Fail, hukuka aykırı bir fiil işlendiğini sanarak şikayette bulunmuş ise ve somut olayın özelliğine bağlı olarak faile yönelik bir hukuka uygunluk söz konusu ise şikayet edenin suç kastı ortadan kalkar.

Suçsuz Yere İftira Dava Zamanaşımı Süresi

Suçsuz yere iftira atıldığında fail, mağdura karşı işlemediği halde hukuka aykırı bir fiili isnat eder. Fail, iftira suçunu şikayet ederek ya da ihbarda bulunarak işleyebilir. Bu suç kasti olarak işlenebilen bir suçtur ve ceza davası kapsamında görülür.

İftira suçunda dava zamanaşımı süresi 8 yıl olarak tayin edilmiştir. Suçtan zarar görenin suçu işlemediği kesinleştiği tarihte dava zamanaşımı süresi başlar. İftira suçunun mağduru faile karşı maddi ve manevi tazminat talebinde de bulunabilir. Bunun için maddi ve manevi tazminat davası açılması gerekir.

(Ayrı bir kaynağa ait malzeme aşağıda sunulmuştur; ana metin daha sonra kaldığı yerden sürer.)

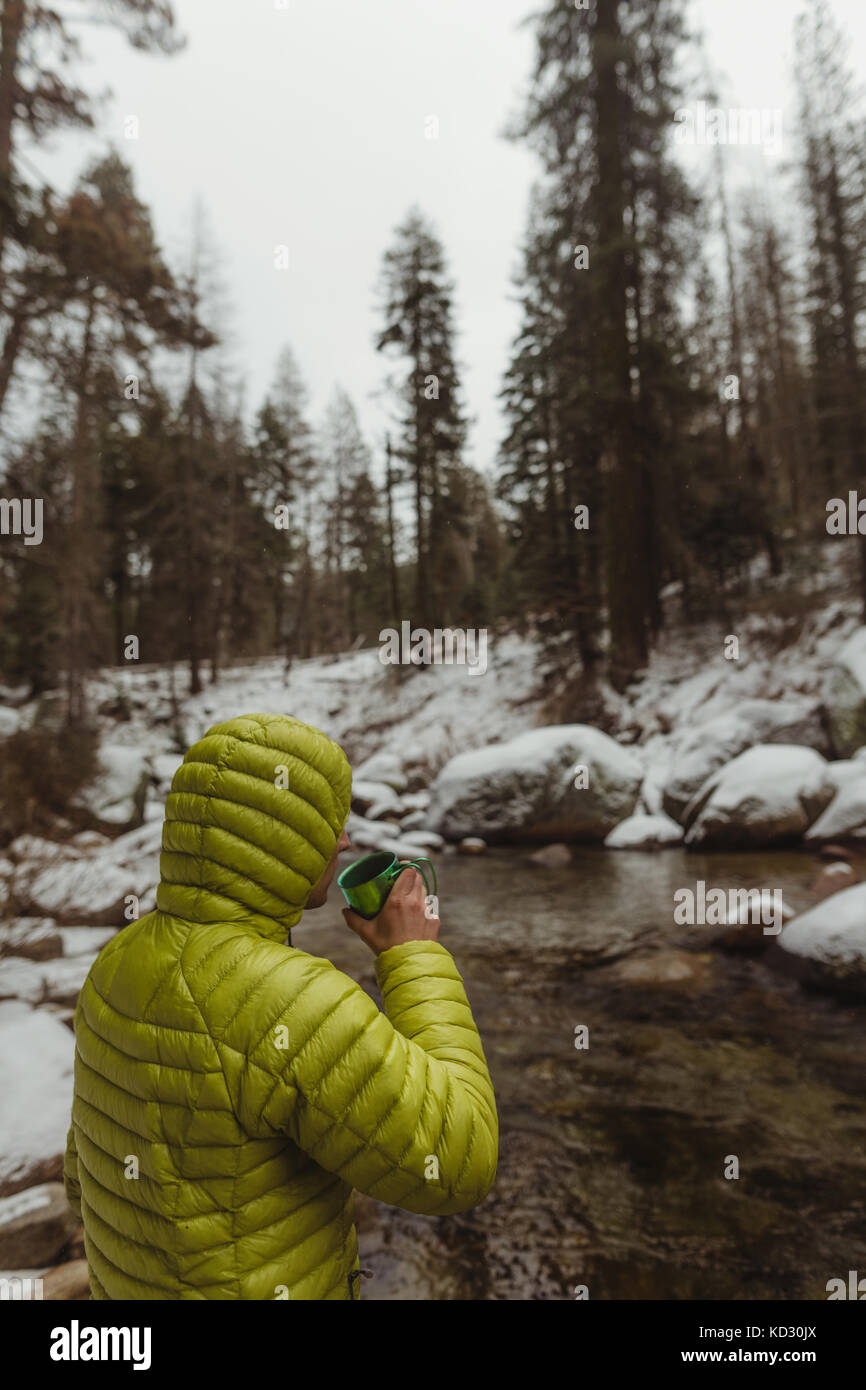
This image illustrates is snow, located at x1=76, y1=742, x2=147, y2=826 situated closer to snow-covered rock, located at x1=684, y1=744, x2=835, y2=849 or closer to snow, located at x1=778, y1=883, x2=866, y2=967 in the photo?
snow-covered rock, located at x1=684, y1=744, x2=835, y2=849

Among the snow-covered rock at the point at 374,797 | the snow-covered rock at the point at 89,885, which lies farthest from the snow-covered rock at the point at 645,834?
the snow-covered rock at the point at 89,885

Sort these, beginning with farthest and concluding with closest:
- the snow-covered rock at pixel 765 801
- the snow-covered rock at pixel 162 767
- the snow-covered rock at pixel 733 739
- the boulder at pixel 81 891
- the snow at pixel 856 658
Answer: the snow-covered rock at pixel 733 739 < the snow at pixel 856 658 < the snow-covered rock at pixel 162 767 < the snow-covered rock at pixel 765 801 < the boulder at pixel 81 891

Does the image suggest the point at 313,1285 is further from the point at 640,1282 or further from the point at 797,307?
the point at 797,307

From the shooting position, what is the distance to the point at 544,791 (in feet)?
36.1

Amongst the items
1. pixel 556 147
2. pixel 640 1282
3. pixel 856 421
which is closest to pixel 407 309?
pixel 556 147

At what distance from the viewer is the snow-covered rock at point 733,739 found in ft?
35.3

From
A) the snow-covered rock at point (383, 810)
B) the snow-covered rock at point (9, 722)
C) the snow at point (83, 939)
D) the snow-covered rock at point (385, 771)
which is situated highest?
the snow-covered rock at point (9, 722)

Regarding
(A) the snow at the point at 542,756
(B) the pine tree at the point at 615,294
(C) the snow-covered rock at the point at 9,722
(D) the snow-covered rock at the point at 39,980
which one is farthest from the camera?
(B) the pine tree at the point at 615,294

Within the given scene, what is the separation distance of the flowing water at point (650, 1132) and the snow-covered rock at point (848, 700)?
5.64 m

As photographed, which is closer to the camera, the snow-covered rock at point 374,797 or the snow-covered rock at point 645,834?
the snow-covered rock at point 645,834

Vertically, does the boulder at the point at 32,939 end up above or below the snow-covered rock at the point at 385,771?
below

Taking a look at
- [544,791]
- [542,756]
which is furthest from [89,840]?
[542,756]

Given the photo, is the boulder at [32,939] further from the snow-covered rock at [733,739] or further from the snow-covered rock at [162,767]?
the snow-covered rock at [733,739]

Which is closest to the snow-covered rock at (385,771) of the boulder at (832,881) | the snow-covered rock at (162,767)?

Suçsuz Yere İftira Suçu Davası

Suçsuz yere iftiraya uğrayan mağdur fail hakkında şikayette bulunduğunda ceza davası kapsamında faile yargılama yapılır. Cumhuriyet savcısı tarafından iddia makamı sıfatı ile başlatılacak soruşturma kapsamında yeterli suç şüphesi bulunması halinde iddianame hazırlanarak kamu davası açılır.

Kamu davaları devletin toplumu koruması için yapılan hukuki düzenlemelerden kaynaklanır. Toplum devlet tarafından korunmak zorundadır. Toplum kamuyu oluşturur. Toplumda oluşabilecek her tür düzensizlik devlet tarafından istenmez. Bu sebeple de yasalar vasıtası ile gerekli önlemler alınır. Bazı suçlar dolaylı olarak ya da doğrudan toplumun işleyişine zarar verir.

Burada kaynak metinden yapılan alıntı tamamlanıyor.